Scientists developed novel supramolecular hosts for small molecular guests that mimic industrially relevant enzymes. The host structure appears to alter the properties of the guest in a tuneable way, promising exciting control over catalytic activity.

Industrial Technologies

Catalysis, the process by which the rate and thus yield over time of a reaction is increased by chemical matchmakers (catalysts), is highly important for industry. Enzymes are nature's catalysts and hydrogenases are an important class of these compounds. Hydrogenases are metalloenzymes, enzymatic proteins with tightly bound metal ions essential to their functions. The protein surrounding the metal (active) site can affect catalytic function in direct and indirect ways. Direct effects are due to covalent binding to the metal itself, forming the first coordination sphere. Indirect effects are due to non-covalent (e.g. hydrogen) bonding to the molecules (ligands) around the metal forming the second coordination sphere. Supramolecular supports may reproduce a number of second coordination sphere effects. Scientists developed supramolecular supports for molecular models of [FeFe]-hydrogenase with EU funding of the project 'Catalytic foldamers: Engineering a second coordination sphere around a hydrogenase mimic' (CATAMERS). Foldamers, molecular chains or oligomers with highly stable and predictable structures, were used as hosts for [FeFe]-hydrogenase mimics containing a diiron complex to achieve a well defined and tuneable second coordination sphere.
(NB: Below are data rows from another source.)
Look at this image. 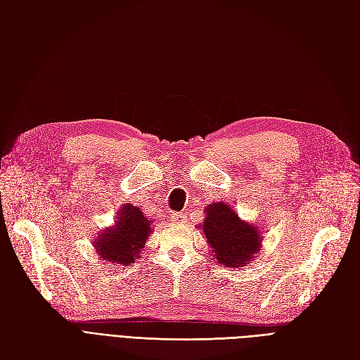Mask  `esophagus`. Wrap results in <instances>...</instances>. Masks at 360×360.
Wrapping results in <instances>:
<instances>
[{"mask_svg": "<svg viewBox=\"0 0 360 360\" xmlns=\"http://www.w3.org/2000/svg\"><path fill=\"white\" fill-rule=\"evenodd\" d=\"M186 219H188L186 214H183V213H172V216H171V221L172 222H177V224H181V222H184Z\"/></svg>", "mask_w": 360, "mask_h": 360, "instance_id": "obj_1", "label": "esophagus"}]
</instances>
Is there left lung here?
I'll return each instance as SVG.
<instances>
[{"label": "left lung", "mask_w": 360, "mask_h": 360, "mask_svg": "<svg viewBox=\"0 0 360 360\" xmlns=\"http://www.w3.org/2000/svg\"><path fill=\"white\" fill-rule=\"evenodd\" d=\"M201 230L210 245L212 255L221 266L243 267L261 249L263 236L258 226L242 221L234 207L212 202L205 207Z\"/></svg>", "instance_id": "8db88e82"}]
</instances>
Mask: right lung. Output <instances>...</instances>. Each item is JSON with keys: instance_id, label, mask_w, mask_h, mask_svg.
<instances>
[{"instance_id": "right-lung-1", "label": "right lung", "mask_w": 360, "mask_h": 360, "mask_svg": "<svg viewBox=\"0 0 360 360\" xmlns=\"http://www.w3.org/2000/svg\"><path fill=\"white\" fill-rule=\"evenodd\" d=\"M151 233V221L136 205L126 204L117 213L114 226L106 228L93 242L102 261L120 266H132L141 255Z\"/></svg>"}]
</instances>
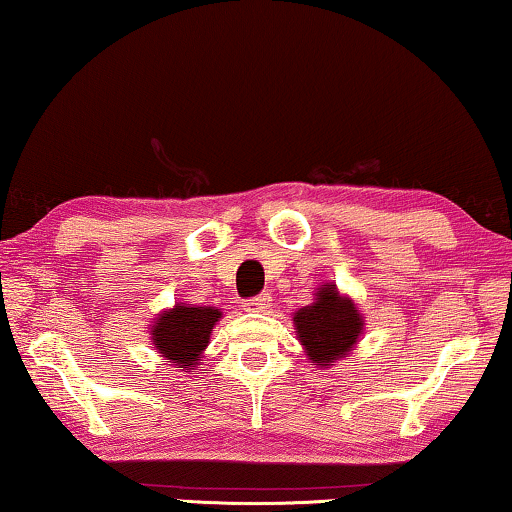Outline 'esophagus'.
Segmentation results:
<instances>
[{"label": "esophagus", "mask_w": 512, "mask_h": 512, "mask_svg": "<svg viewBox=\"0 0 512 512\" xmlns=\"http://www.w3.org/2000/svg\"><path fill=\"white\" fill-rule=\"evenodd\" d=\"M270 304H272V297L263 293L258 297H251V300H247L245 306H247V311H267V309H270Z\"/></svg>", "instance_id": "1"}]
</instances>
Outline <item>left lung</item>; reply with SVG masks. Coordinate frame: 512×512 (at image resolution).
<instances>
[{
  "label": "left lung",
  "mask_w": 512,
  "mask_h": 512,
  "mask_svg": "<svg viewBox=\"0 0 512 512\" xmlns=\"http://www.w3.org/2000/svg\"><path fill=\"white\" fill-rule=\"evenodd\" d=\"M293 325L311 366L325 371L355 350L366 320L355 300L341 293L336 283H322L313 302L293 313Z\"/></svg>",
  "instance_id": "1"
}]
</instances>
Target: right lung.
Wrapping results in <instances>:
<instances>
[{
	"label": "right lung",
	"mask_w": 512,
	"mask_h": 512,
	"mask_svg": "<svg viewBox=\"0 0 512 512\" xmlns=\"http://www.w3.org/2000/svg\"><path fill=\"white\" fill-rule=\"evenodd\" d=\"M222 309L217 306H196L176 302L153 318L151 343L155 352L169 361V366L190 373L201 366L212 329L222 320Z\"/></svg>",
	"instance_id": "right-lung-1"
}]
</instances>
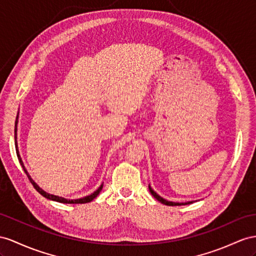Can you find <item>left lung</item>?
<instances>
[{
    "instance_id": "1",
    "label": "left lung",
    "mask_w": 256,
    "mask_h": 256,
    "mask_svg": "<svg viewBox=\"0 0 256 256\" xmlns=\"http://www.w3.org/2000/svg\"><path fill=\"white\" fill-rule=\"evenodd\" d=\"M149 192H152V194L154 196V198L158 200V201H160L161 203H163V204H166V206H186V204H189V203H192V202H186V203H176V202H171V201H168V200H166V199H163V198H161V196H159V194H156V192H154V190H152V188L149 186Z\"/></svg>"
}]
</instances>
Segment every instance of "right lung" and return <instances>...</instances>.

Extensive development was required to synthesise the two new monomer units from which the foldamers were produced, one to attach the diiron complex and one to house the catalyst. This work not only led to realisation of the oligomers but also enabled the introduction of a wide variety of functional groups, paving the way for greater diversification of foldamers in the future. Interestingly, there was no evidence of hydrogen bonding between the diiron complex and the foldamers scaffold. The complex was free to turn, rotating fast enough to equilibrate each iron site with no significant distortions in the symmetry of the complex. Despite what appears to be minimal control of the foldamer scaffold, the design affects the electrochemical properties of the diiron complex as the second coordination sphere is built around it. Such activity promises great potential for fine-tuning of the reactivity of metal complexes. Dehydrogenases are used in important industrial reactions related to energy applications such as hydrogen production and methane oxidation, and CATAMERS has opened the door to development of synthetic mimics with greater efficacy at lower cost.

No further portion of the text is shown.